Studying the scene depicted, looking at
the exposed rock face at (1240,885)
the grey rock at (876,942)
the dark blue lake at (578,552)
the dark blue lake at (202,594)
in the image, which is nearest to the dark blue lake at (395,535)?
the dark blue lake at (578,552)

____________

**WRITTEN INSTRUCTION**
Copy each of the rows above word for word, keeping every line unchanged.

**PROBLEM SOLUTION**
Studying the scene depicted, looking at
the exposed rock face at (1240,885)
the grey rock at (876,942)
the dark blue lake at (578,552)
the dark blue lake at (202,594)
in the image, which is nearest to the dark blue lake at (395,535)?
the dark blue lake at (578,552)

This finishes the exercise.